WALVIS BAY – The interim board chairperson of the Fishcor, Mihe Gaomab II has said they are in the process of negotiating with the public enterprises minister Leon Jooste and his fisheries counterpart, Albert Kawana for a quota allocation to Tunacor Fisheries.
Gaomab yesterday told New Era that Tunacor has agreed to employ the 655 employees of Seaflower Processing Pelagic (SPP) who recently appealed to Fishcor and Kawana to revoke a quota allocated to SPP due to the no-work no-pay employment contracts.

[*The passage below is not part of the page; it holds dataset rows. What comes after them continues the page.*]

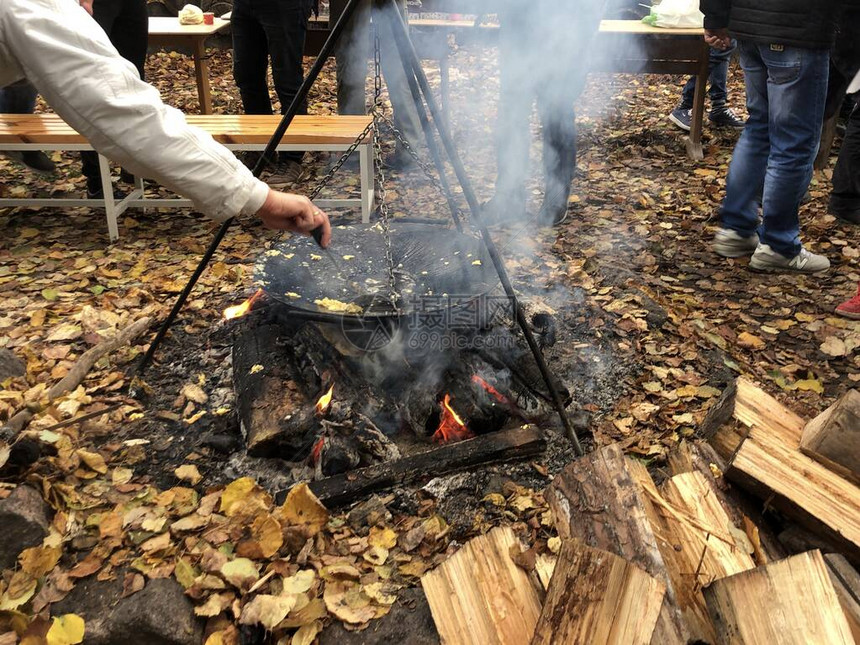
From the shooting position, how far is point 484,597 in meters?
2.10

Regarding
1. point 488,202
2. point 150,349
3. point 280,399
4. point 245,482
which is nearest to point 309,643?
point 245,482

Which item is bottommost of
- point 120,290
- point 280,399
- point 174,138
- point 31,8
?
point 120,290

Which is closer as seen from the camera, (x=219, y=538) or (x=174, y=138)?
(x=174, y=138)

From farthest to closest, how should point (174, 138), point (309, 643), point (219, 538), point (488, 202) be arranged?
1. point (488, 202)
2. point (219, 538)
3. point (309, 643)
4. point (174, 138)

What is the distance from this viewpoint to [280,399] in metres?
3.21

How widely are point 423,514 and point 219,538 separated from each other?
0.87m

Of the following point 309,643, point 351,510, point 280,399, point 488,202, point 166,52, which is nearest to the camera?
point 309,643

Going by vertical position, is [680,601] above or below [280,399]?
above

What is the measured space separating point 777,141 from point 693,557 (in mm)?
3547

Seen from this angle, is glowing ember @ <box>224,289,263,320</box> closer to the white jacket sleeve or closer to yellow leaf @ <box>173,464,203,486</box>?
yellow leaf @ <box>173,464,203,486</box>

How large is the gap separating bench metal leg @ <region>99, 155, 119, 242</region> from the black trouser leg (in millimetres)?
705

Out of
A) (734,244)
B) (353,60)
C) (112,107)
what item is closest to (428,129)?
(112,107)

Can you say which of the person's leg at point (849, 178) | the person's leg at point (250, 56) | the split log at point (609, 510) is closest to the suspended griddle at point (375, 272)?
the split log at point (609, 510)

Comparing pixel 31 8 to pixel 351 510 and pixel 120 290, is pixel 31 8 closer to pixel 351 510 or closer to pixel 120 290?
pixel 351 510
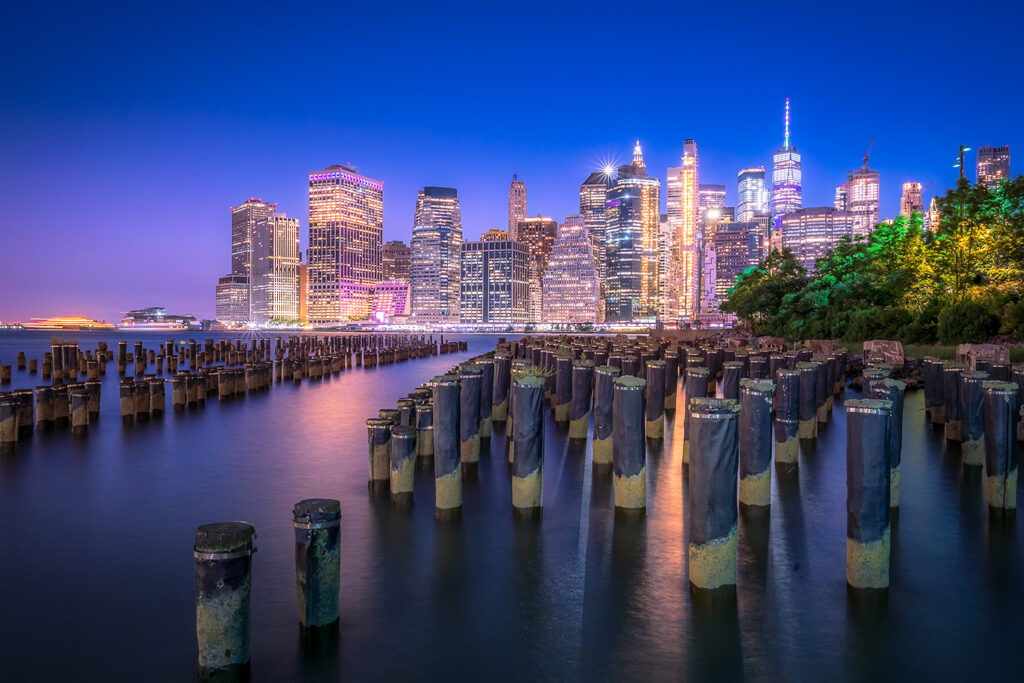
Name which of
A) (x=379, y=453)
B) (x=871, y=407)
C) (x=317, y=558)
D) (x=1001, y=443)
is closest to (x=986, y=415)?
(x=1001, y=443)

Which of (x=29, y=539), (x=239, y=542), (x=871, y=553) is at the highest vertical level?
(x=239, y=542)

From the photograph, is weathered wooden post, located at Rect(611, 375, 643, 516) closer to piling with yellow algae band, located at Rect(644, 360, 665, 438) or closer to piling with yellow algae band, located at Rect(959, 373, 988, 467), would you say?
piling with yellow algae band, located at Rect(644, 360, 665, 438)

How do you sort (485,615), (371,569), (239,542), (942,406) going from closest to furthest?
(239,542), (485,615), (371,569), (942,406)

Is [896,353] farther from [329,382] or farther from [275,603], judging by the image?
[329,382]

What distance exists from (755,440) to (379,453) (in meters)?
5.77

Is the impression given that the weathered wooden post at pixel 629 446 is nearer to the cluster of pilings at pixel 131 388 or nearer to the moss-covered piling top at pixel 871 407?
the moss-covered piling top at pixel 871 407

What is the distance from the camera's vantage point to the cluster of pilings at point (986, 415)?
27.9 ft

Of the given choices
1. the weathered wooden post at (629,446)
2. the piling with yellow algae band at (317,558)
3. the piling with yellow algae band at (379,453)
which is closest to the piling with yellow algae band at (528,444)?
the weathered wooden post at (629,446)

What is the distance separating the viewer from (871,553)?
6.45m

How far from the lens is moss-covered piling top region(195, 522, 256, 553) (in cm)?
472

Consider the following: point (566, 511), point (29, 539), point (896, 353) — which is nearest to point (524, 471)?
point (566, 511)

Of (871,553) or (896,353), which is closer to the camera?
(871,553)

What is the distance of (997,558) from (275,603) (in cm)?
781

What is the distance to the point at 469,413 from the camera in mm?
10906
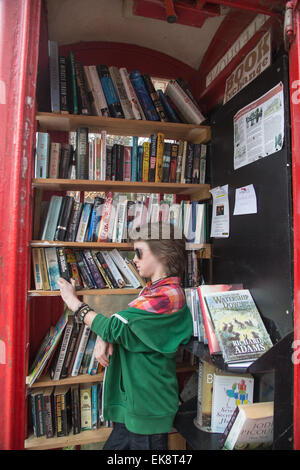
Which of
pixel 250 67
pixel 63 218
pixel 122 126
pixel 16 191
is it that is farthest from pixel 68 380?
pixel 250 67

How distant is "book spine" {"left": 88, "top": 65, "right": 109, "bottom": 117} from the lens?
6.18ft

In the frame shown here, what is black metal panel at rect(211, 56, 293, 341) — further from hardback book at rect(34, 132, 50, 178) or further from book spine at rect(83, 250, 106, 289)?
hardback book at rect(34, 132, 50, 178)

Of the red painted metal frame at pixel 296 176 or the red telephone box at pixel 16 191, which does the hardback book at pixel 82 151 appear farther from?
the red painted metal frame at pixel 296 176

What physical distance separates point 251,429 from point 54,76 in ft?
6.59

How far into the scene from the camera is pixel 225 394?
1442 millimetres

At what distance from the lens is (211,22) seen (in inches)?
72.8

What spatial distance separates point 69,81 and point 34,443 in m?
2.04

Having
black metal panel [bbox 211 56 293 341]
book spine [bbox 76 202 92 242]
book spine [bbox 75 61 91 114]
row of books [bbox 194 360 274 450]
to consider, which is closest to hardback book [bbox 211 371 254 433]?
row of books [bbox 194 360 274 450]

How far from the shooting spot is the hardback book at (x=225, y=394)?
4.70 ft

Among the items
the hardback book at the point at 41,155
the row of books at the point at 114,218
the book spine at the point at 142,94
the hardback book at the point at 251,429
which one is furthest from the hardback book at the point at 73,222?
the hardback book at the point at 251,429

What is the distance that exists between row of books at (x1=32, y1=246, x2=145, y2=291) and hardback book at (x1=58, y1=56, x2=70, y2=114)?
0.82 meters

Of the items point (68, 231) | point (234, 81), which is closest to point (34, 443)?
point (68, 231)

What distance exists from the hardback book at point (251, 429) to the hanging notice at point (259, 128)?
1.07 metres

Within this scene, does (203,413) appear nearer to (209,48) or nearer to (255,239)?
(255,239)
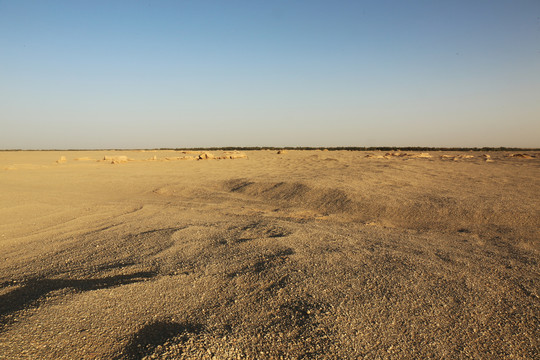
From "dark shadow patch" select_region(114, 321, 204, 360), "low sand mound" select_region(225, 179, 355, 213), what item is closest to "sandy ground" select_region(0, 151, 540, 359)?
"dark shadow patch" select_region(114, 321, 204, 360)

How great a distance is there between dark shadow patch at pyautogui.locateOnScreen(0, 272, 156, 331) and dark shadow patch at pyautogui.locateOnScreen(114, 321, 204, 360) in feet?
1.80

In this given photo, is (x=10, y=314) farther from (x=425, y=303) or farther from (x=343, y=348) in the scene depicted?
(x=425, y=303)

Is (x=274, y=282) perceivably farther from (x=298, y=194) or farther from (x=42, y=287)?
(x=298, y=194)

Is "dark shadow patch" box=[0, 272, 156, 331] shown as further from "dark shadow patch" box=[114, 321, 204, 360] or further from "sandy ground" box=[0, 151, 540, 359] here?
"dark shadow patch" box=[114, 321, 204, 360]

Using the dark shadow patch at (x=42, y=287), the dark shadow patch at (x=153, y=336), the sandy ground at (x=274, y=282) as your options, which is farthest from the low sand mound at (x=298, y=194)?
the dark shadow patch at (x=153, y=336)

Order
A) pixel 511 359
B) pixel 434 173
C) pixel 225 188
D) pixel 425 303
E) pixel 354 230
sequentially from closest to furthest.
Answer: pixel 511 359 < pixel 425 303 < pixel 354 230 < pixel 225 188 < pixel 434 173

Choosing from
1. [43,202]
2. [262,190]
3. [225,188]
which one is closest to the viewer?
[43,202]

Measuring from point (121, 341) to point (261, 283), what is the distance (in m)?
0.80

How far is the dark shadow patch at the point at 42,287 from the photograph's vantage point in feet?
5.33

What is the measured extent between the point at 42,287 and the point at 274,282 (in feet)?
4.56

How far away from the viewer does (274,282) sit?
190 centimetres

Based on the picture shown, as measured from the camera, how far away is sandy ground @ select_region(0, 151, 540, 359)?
1.37 meters

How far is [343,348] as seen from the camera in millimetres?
1341

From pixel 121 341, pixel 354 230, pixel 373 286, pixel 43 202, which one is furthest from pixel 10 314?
pixel 43 202
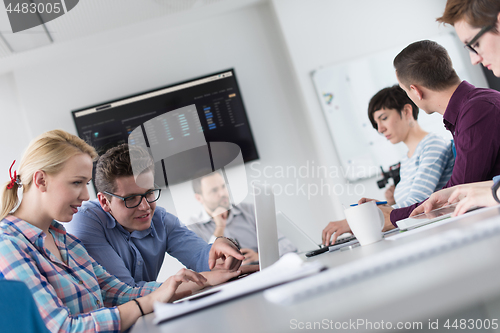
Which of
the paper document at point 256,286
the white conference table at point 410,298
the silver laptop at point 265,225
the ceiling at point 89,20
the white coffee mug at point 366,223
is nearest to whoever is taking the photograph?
the white conference table at point 410,298

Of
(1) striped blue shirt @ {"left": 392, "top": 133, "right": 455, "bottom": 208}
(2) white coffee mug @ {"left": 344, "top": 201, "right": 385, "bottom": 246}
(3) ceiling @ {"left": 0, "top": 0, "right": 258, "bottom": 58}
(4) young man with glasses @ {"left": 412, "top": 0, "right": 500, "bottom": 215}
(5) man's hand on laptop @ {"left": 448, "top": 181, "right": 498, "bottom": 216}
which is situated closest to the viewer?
(5) man's hand on laptop @ {"left": 448, "top": 181, "right": 498, "bottom": 216}

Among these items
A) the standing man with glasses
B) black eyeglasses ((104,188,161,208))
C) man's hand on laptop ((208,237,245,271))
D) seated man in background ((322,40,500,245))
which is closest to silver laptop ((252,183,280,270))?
man's hand on laptop ((208,237,245,271))

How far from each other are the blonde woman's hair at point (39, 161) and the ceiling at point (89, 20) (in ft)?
5.50

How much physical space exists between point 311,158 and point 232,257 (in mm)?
2281

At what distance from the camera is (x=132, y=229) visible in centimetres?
163

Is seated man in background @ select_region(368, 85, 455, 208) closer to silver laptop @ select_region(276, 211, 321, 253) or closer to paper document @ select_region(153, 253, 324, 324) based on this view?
silver laptop @ select_region(276, 211, 321, 253)

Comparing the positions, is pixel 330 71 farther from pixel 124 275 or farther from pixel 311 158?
pixel 124 275

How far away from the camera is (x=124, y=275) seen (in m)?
1.39

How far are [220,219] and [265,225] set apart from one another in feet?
6.05

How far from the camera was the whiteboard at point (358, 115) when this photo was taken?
3.20 meters

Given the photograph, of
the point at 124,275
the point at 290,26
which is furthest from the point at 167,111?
the point at 124,275

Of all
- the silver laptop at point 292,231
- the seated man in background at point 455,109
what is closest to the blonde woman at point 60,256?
the seated man in background at point 455,109

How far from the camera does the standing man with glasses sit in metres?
1.42

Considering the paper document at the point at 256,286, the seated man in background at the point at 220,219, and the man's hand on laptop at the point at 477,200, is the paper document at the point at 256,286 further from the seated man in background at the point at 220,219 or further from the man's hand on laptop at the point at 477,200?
the seated man in background at the point at 220,219
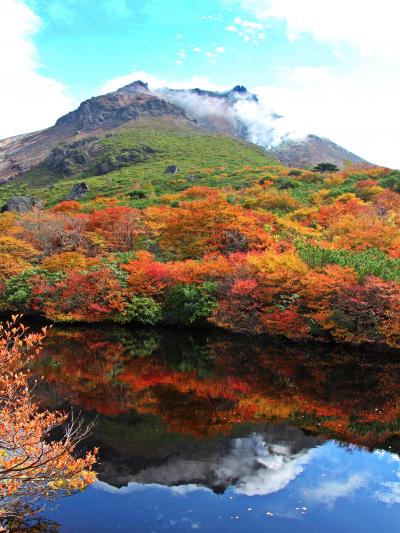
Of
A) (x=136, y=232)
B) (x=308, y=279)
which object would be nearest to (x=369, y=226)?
(x=308, y=279)

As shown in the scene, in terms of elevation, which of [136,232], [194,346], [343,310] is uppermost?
[136,232]

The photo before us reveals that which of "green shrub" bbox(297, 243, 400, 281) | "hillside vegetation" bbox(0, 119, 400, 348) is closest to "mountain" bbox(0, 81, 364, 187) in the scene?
"hillside vegetation" bbox(0, 119, 400, 348)

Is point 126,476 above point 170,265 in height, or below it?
below

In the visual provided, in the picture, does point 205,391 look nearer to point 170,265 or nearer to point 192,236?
point 170,265

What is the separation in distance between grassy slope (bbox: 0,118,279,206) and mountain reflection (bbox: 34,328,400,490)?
1622 inches

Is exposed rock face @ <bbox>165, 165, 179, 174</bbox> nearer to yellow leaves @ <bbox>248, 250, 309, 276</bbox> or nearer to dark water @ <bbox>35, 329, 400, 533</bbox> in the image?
yellow leaves @ <bbox>248, 250, 309, 276</bbox>

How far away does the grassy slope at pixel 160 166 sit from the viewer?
81.4m

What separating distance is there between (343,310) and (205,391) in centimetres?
1045

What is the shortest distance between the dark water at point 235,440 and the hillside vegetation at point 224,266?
3137 mm

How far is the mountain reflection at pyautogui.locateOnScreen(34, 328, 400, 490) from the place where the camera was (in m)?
13.3

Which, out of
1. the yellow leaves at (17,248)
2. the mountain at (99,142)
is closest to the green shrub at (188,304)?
the yellow leaves at (17,248)

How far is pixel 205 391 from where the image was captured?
1972 centimetres

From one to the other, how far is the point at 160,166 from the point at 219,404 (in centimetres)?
8783

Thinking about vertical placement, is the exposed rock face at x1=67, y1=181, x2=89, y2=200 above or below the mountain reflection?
above
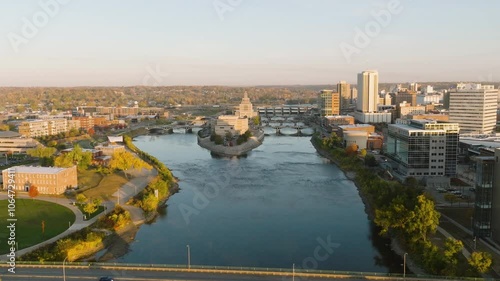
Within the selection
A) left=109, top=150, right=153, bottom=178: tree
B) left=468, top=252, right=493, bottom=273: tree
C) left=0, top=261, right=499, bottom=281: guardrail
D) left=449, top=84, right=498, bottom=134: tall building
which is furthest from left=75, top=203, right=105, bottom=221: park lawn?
left=449, top=84, right=498, bottom=134: tall building

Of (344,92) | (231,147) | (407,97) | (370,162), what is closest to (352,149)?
(370,162)

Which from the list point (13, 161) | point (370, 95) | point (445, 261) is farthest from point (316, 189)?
point (370, 95)

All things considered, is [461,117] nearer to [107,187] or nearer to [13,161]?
[107,187]

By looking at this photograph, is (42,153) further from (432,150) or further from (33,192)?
(432,150)

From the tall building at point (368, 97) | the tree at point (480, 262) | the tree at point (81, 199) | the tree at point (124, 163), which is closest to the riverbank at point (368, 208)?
the tree at point (480, 262)

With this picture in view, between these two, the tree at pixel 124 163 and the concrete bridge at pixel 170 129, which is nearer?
the tree at pixel 124 163

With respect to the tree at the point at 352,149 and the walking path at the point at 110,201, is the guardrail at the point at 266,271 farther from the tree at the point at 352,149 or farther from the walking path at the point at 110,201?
the tree at the point at 352,149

According to Gaomab, they after a consultative meeting with the union and employees were forced to look at other alternatives that could secure the jobs of the SPP employees. “We went down for a consultative meeting end of October to Walvis Bay and realised that employees were under the impression that the Fishcor board has retrenched them. We were very surprised as our priority is to sustain the jobs of all our employees,” he said.
Gaomab explained that they still have a duty towards the employees although the relation between Fishcor and SPP has soured.
Fishcor has a 40% stake in SPP, with African Selection Fishing owning 60% of the company.
However, the partnership was dubbed controversial, which also resulted in a recent court challenge, whereby the interim board also distanced itself from any agreements signed with SPP and pursued legal options to sever ties and terminate non-beneficial agreements.
“We still want to exercise our fiduciary duty to protect that 40%. Thus, we engage with Tunacor who since have indicated that they are ready to employ the workers. They will start absorbing them from next month with more appropriate work conditions and fair wages,” Gaomab said.
Speaking on behalf of SPP ex-employees, Mathew Simasiku said they are relieved. Simasiku said in early November they protested against slavery contracts of no-work-no pay they had with SPP.
“We want to express our sincere gratitude to the government and all who were involved in securing our employment. You have heard our suffering and cries and acted accordingly,” he said.
Tunacor, however, could not be reached for comment yesterday.